Все молодые изобретатели считали своим правом осаждать Уатта вопросами и просьбами. И о каких только изобретениях с ним не советовались: было там, конечно, perpetuum mobile, и опровержение закона тяготения Ньютона, и гигантская железная труба, которую предполагалось сделать на берегу, а потом затопить поперек морского пролива и устроить таким образом туннель…

Можно было ожидать, по крайней мере, что старый изобретатель рассмеется над такими глупостями. Ничуть не бывало: самым ласковым и спокойным тоном он пишет обстоятельнейшие ответы, в которых опровергает одно за другим нелепые предложения молодых энтузиастов и наконец советует отнюдь не принимать никаких мер и не тратиться, не испробовав своего изобретения на рабочей модели.

Точно так же всегда был он готов помогать всем чем мог молодым людям, обнаруживавшим какие-нибудь способности. В память своего школьного учения в Гриноке он пожертвовал этому городу довольно значительную сумму на покупку научных книг и основание публичной библиотеки, которая теперь носит имя своего основателя. Точно так же основалась в университете Глазго ежегодная премия за лучшее научное сочинение по механике, химии и физике – поочередно в порядке, установленном самим Уаттом.

В этот последний период своей жизни старику пришлось потерять двоих своих взрослых детей – любимого сына Грегори и замужнюю дочь Джесси. Уже по самому своему характеру, мягкому и привязчивому, он не мог не быть чадолюбивым отцом и не воспитывать своих детей на тех же свободных основаниях, на которых и сам воспитался, то есть на началах разумного нравственного влияния, совета, дружбы, а не страха, повиновения и родительской власти. Когда Пристлей в первый раз пришел к нему в семью, отношения Уатта к детям очаровали его и он писал: “Уатт обращается со своими детьми, как с друзьями, а они боготворят его, как лучшего из отцов”.

• Задание:
Продолжите отрывок об Уатте, начав сразу после его последнего предложения. Записи здесь никакой роли не играют.

• Приложенные записи:

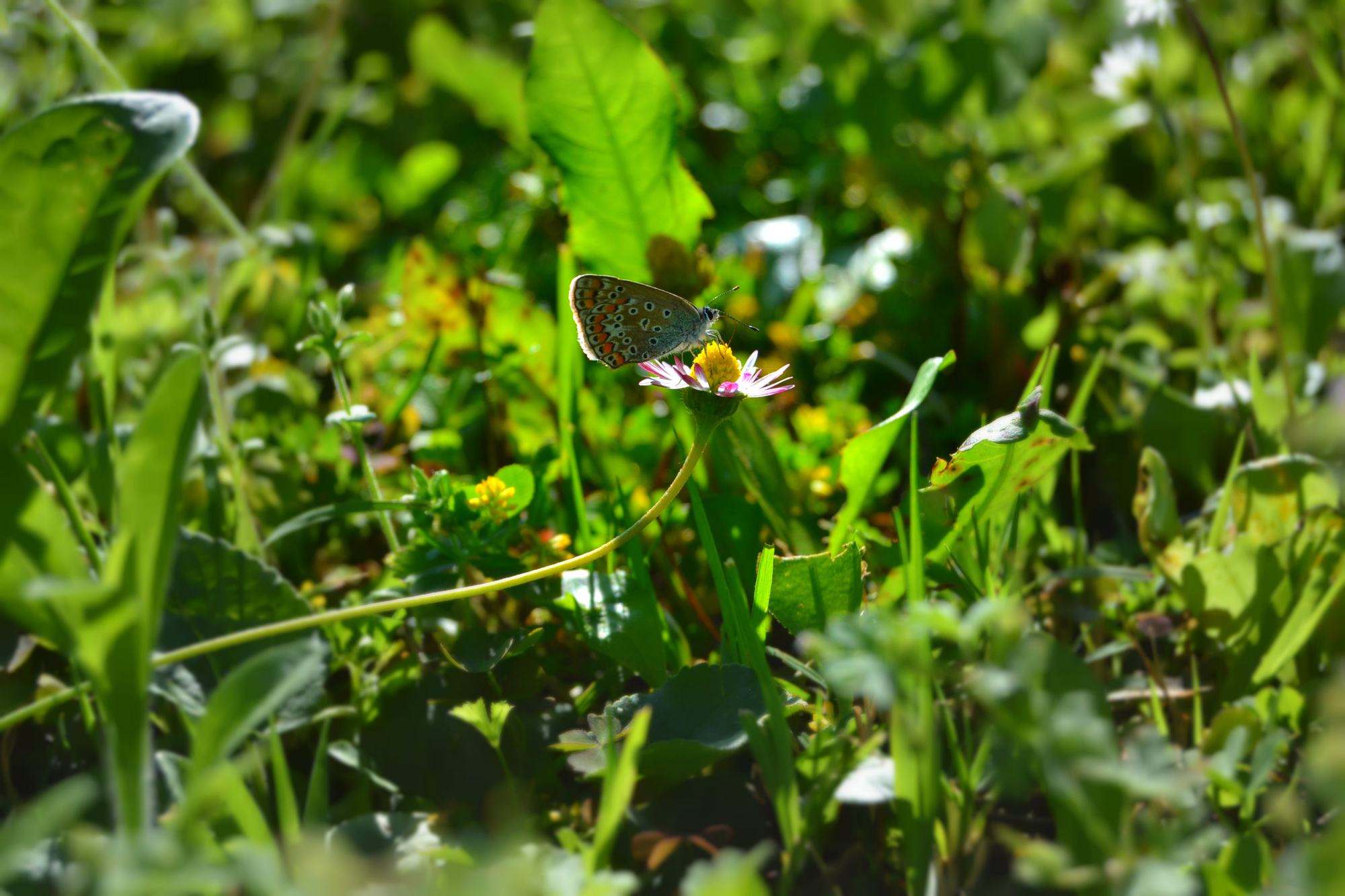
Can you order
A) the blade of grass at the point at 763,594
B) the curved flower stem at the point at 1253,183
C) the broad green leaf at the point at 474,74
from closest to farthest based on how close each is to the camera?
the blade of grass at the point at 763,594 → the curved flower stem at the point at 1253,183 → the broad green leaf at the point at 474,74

--

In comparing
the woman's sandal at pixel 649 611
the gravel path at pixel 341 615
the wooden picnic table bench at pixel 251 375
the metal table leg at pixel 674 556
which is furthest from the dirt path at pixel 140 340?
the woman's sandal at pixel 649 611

• Результат:
Со старшим своим сыном, когда тот вырос, он не был особенно близок, хотя их отношения были всегда очень теплые, родственные. Но с младшим его связывала более тесная связь: и по характеру, и по склонностям он очень походил на отца и обещал продолжать его научную деятельность; несмотря на свой молодой возраст, он уже успел сделать две хорошие химические работы, обнаруживал крупные умственные силы и ораторский талант. К несчастью, он, очевидно, унаследовал от отца и его слабое здоровье. С 22 лет у него обнаружились признаки чахотки, и никакие предосторожности не могли спасти его; жизнь отпустила ему еще два года, и в 1804 году, около 24 лет, он умер на руках у отца. От этой же болезни умерла и дочь его Джесси, оставив нескольких детей.

Вероятно, эти горькие потери навели старика на мысль о новом пневматическом способе лечения легочных болезней, то есть вводя лекарства в легкие в виде газов. Сделанные в этом направлении опыты, казалось, дали блестящие результаты. И вот в Бристоле, вместе с доктором Беддосом, была основана Уаттом лечебница, которая очень занимала его. Однако последствия не оправдали блестящих ожиданий.

В таких и подобных занятиях, всегда деятельный, с массой мыслей и планов, доживал Уатт свои последние годы. Ряды старых друзей вокруг него начали редеть. В 1794 году умер его старый компаньон и покровитель, доктор Ребак; в 1799 году не стало его лучшего и верного друга Блэка, а также и приятеля Витеринга; в 1802 году скончался поэт Дарвин; еще через три года умер преданный ему до гроба профессор Робисон, 1809 год унес и самого Болтона, а всегда болезненный, вечно страдавший Уатт жил да жил и начал, наконец, поговаривать, что скоро свет сделается для него так пуст, что не больно будет и расстаться с ним. И действительно, его смерть была самая тихая и покойная; как будто он сам пришел к заключению, что сделал в своей жизни все, что хотел, и расстается с ней без сожаления. До самого последнего времени он сохранял такую свежесть ума, что когда в 1817 году ездил в Шотландию, то тамошние его знакомые были буквально очарованы им и уверяли, что никогда не видали его в таком полном блеске всех его умственных способностей, как в этот раз. Только за несколько недель до смерти он почувствовал недомогание; но тогда уже наверно знал, что это было приближение смерти, и встретил ее 19 августа 1819 года, как подобает всякому уважающему себя и жизнь человеку, с полным сознанием исполненного назначения и долга.